Dans un rapport intitulé « Corruption électorale sans frontières », publié ce mardi 22 avril 2025, l’Institut de recherche en politique, gouvernance et violence Ebuteli révèle que les scrutins électoraux organisés en 2023 ont été les plus entachés de cas de corruption jamais enregistrés dans l’histoire de la République démocratique du Congo depuis 2006.

« La République démocratique du Congo (RDC) a connu une longue transition de 16 ans avant la tenue des élections de 2006, considérées comme les mieux organisées. À cette époque, la corruption était aussi déplorée, mais elle n’avait pas sérieusement affecté les résultats du scrutin, contrairement à ce qu’on a observé en 2011, en 2018 et en 2023 », souligne Ebuteli.

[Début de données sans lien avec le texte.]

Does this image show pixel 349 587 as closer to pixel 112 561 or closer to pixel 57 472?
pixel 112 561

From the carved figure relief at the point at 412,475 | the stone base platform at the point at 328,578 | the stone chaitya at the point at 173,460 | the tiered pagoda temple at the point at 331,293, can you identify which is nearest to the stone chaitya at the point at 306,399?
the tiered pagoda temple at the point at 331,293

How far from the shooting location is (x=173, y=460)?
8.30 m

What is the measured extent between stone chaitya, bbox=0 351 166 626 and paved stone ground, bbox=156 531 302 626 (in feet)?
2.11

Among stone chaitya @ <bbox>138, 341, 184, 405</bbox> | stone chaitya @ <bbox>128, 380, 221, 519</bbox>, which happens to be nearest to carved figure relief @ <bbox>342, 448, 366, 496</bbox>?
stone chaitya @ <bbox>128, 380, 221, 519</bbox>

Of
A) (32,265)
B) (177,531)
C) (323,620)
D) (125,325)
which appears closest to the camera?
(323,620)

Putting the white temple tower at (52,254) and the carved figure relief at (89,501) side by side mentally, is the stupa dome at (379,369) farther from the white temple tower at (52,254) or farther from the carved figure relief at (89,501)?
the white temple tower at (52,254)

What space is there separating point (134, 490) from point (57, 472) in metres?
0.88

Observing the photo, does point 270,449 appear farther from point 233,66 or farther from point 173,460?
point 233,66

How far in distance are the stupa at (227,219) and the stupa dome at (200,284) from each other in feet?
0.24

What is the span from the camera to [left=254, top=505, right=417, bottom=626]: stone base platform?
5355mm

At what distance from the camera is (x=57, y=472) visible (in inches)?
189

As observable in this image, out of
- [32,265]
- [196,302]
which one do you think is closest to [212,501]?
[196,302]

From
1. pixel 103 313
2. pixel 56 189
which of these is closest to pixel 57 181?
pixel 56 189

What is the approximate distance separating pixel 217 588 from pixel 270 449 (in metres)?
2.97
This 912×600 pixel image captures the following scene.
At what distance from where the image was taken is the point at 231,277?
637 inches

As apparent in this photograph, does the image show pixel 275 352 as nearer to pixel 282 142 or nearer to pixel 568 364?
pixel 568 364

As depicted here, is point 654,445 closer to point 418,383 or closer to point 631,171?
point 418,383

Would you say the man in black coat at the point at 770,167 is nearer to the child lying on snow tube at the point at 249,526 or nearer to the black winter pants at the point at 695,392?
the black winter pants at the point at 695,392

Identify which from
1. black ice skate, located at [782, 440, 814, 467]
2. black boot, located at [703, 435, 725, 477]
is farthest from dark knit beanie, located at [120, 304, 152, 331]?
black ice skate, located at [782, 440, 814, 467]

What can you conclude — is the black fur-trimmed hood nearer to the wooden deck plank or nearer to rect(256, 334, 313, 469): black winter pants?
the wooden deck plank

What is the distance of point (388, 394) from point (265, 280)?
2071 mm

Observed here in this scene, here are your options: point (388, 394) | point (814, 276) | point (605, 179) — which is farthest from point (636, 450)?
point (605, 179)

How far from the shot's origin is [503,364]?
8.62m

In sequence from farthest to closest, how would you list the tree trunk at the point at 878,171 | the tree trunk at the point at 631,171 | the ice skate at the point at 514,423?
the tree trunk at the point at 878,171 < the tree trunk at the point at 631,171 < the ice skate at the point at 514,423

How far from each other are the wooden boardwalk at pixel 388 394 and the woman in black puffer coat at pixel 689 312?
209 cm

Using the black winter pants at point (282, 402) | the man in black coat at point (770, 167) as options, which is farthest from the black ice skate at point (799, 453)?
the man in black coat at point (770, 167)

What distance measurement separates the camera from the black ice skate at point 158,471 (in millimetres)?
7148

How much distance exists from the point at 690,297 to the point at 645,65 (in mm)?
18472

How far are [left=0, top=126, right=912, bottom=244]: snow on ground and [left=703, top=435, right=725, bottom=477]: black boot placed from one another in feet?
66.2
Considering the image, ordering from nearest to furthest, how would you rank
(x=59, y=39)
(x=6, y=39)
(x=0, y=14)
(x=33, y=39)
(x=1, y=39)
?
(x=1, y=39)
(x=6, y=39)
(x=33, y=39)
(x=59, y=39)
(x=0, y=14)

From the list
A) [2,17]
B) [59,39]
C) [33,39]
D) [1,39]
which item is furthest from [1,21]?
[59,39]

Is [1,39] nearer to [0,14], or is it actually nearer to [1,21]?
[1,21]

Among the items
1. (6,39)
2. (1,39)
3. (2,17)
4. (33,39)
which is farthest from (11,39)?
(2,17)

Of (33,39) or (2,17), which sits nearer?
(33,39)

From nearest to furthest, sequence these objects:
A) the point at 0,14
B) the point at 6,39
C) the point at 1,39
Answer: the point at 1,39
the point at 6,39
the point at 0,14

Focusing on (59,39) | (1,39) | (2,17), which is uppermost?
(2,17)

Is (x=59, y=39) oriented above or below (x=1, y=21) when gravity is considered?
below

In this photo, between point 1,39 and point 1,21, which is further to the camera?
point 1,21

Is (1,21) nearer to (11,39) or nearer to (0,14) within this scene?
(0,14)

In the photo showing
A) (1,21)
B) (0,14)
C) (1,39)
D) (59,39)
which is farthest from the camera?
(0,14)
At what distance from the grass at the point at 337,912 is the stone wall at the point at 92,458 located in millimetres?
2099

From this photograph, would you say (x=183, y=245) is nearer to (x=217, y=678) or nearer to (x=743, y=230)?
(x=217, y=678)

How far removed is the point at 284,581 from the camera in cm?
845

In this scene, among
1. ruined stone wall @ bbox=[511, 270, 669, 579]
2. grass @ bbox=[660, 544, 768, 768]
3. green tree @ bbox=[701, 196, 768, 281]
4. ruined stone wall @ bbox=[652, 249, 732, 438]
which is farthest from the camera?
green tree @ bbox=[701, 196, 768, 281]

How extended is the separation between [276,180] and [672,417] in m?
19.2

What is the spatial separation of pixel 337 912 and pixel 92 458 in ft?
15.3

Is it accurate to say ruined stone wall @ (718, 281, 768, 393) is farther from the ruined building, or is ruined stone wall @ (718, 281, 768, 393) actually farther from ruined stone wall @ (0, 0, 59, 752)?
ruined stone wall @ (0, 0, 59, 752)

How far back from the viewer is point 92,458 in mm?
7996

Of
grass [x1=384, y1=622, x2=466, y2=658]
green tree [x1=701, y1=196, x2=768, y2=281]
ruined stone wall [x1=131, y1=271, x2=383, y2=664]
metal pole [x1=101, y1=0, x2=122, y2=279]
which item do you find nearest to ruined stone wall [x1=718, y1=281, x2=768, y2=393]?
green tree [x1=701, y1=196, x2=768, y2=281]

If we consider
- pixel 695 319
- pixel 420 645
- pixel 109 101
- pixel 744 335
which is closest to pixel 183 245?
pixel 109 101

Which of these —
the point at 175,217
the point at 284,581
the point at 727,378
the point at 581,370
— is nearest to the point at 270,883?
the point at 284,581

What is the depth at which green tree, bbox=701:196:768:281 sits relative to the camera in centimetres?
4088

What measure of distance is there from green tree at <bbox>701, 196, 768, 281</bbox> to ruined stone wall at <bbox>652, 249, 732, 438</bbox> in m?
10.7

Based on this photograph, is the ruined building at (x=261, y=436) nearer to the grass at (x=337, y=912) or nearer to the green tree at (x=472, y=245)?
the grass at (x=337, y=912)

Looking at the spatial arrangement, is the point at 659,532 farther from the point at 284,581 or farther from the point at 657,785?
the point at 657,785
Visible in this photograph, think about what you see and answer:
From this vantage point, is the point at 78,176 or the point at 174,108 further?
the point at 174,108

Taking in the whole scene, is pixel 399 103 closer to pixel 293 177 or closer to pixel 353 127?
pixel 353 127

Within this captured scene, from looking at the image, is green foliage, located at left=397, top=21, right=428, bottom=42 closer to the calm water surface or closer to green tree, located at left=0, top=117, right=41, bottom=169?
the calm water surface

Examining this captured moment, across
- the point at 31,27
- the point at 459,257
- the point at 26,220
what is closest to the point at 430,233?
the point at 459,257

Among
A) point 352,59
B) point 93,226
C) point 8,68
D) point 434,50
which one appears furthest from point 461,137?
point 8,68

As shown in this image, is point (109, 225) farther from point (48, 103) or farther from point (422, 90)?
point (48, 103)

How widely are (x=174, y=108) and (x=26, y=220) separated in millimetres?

En 2023, les cas de corruption se sont malheureusement généralisés, atteignant tous les niveaux électoraux. Ebuteli parle ainsi de « corruption électorale sans frontières ». Dans son rapport, l’institut s’est attelé à examiner ces pratiques au niveau central, provincial et des entités territoriales décentralisées, mettant en lumière « la crise de légitimité et le déficit de redevabilité politique, non seulement au niveau du pouvoir central, mais aussi à celui des provinces ».

Des cas de malversations et de détournements ont été enregistrés, ainsi que des interférences des autorités politiques dans les différentes décisions du bureau de la CENI.

 « Pour les partis influents de l’Union sacrée, les nominations ou affectations des secrétaires exécutifs provinciaux et des chefs d’antenne de la CENI ont été au centre d’un grand enjeu : les leaders des grands regroupements politiques se sont battus pour avoir des responsables provinciaux de la CENI à leur solde », révèle-t-il.

La corruption s’est aussi accentuée dans le processus de recrutement des agents de la CENI. « Un ancien agent temporaire du bureau de la CENI à Bukavu a témoigné de la manière dont ils ont été recommandés par un candidat député vivant à Kinshasa, qui a demandé à son fils d’établir une liste de jeunes à recruter comme agents de bureau de vote. Leur mission ? Faire voter les électeurs pour lui, d’autant plus que beaucoup d’électeurs dans des milieux reculés avaient de sérieuses difficultés à utiliser les machines à voter. »

Certaines pratiques graves, telles que la privatisation des machines à voter pour fabriquer des résultats, étaient au rendez-vous.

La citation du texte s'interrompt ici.